## Excerpt provided
((

Luštica is located at the entrance of the Bay of Kotor and offers wonderful views of the Tivat and Herceg Novi Riviera. It has a surface of 47 square kilometers and it is 13.2 km long and 5.9 km wide. There are 15 settlements with 22 churches on the peninsula.
Luštica was mentioned for the first time in the Middle Ages, when the Serbian King Radoslav presented Luštica to Kotor as a gift. It is believed that it was called Luštica, as its looks like a shell (“ljuska”).
The highest point of the peninsula is Mount Obosnik at an altitude of 582 m above sea level. As the coast is very indented, its length amounts to 35 km, which is 12% of the total length of the Montenegrin Coast.
Luštica is especially beautiful in autumn, with its green hills, olive groves and pomegranate trees. It is famous for its olives, smoked ham and cheese, and maginjača, rakija made of the fruit of the strawberry tree (Arbutus unedo) is a typical product of this area. Narrow paths lead to the small settlements and beaches on the shore, while the old olive groves in the hills are divided by dry stone walls.
You can still find beautiful old fishermen’s houses and farms here, but the peninsula is not that idyllic as I would like it to be. There are many construction endeavors that do not go with the “wild beauty” promoted by Montenegro.
The route
Along the Adriatic Highway from Budva to Tivat, there is a roundabout that separates the roads towards Kotor, Tivat, and Luštica. Turn left and you will soon reach Tivat Solila.

))

## Required work
**a)** Rewrite the part of the Luštica passage that opens with the words "The highest point" and closes with "promoted by Montenegro.", swapping "olive groves" for "vineyards".
**b)** Answer these questions from the Luštica passage:
(i) How many settlements are there on the peninsula?
(ii) What is the highest point of the peninsula, and at what altitude does it stand?
(iii) From what fruit is maginjača made?
The material after this passage is not needed for anything here.

## Supplied material

((

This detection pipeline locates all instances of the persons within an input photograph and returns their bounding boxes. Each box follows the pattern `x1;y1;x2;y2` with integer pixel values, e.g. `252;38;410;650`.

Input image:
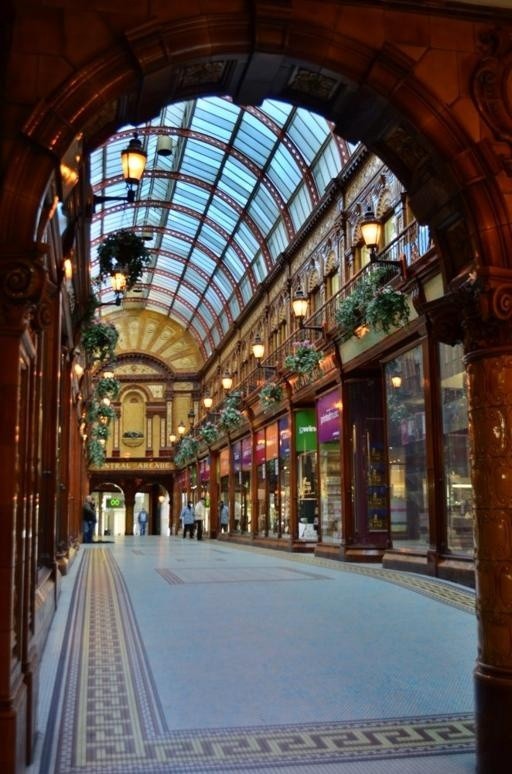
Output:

))

## In response
**a)**
The highest point of the peninsula is Mount Obosnik at an altitude of 582 m above sea level. As the coast is very indented, its length amounts to 35 km, which is 12% of the total length of the Montenegrin Coast.
Luštica is especially beautiful in autumn, with its green hills, vineyards and pomegranate trees. It is famous for its olives, smoked ham and cheese, and maginjača, rakija made of the fruit of the strawberry tree (Arbutus unedo) is a typical product of this area. Narrow paths lead to the small settlements and beaches on the shore, while the old vineyards in the hills are divided by dry stone walls.
You can still find beautiful old fishermen’s houses and farms here, but the peninsula is not that idyllic as I would like it to be. There are many construction endeavors that do not go with the “wild beauty” promoted by Montenegro.

**b)**
(i) 15 settlements.
(ii) Mount Obosnik, at 582 m above sea level.
(iii) The fruit of the strawberry tree (Arbutus unedo).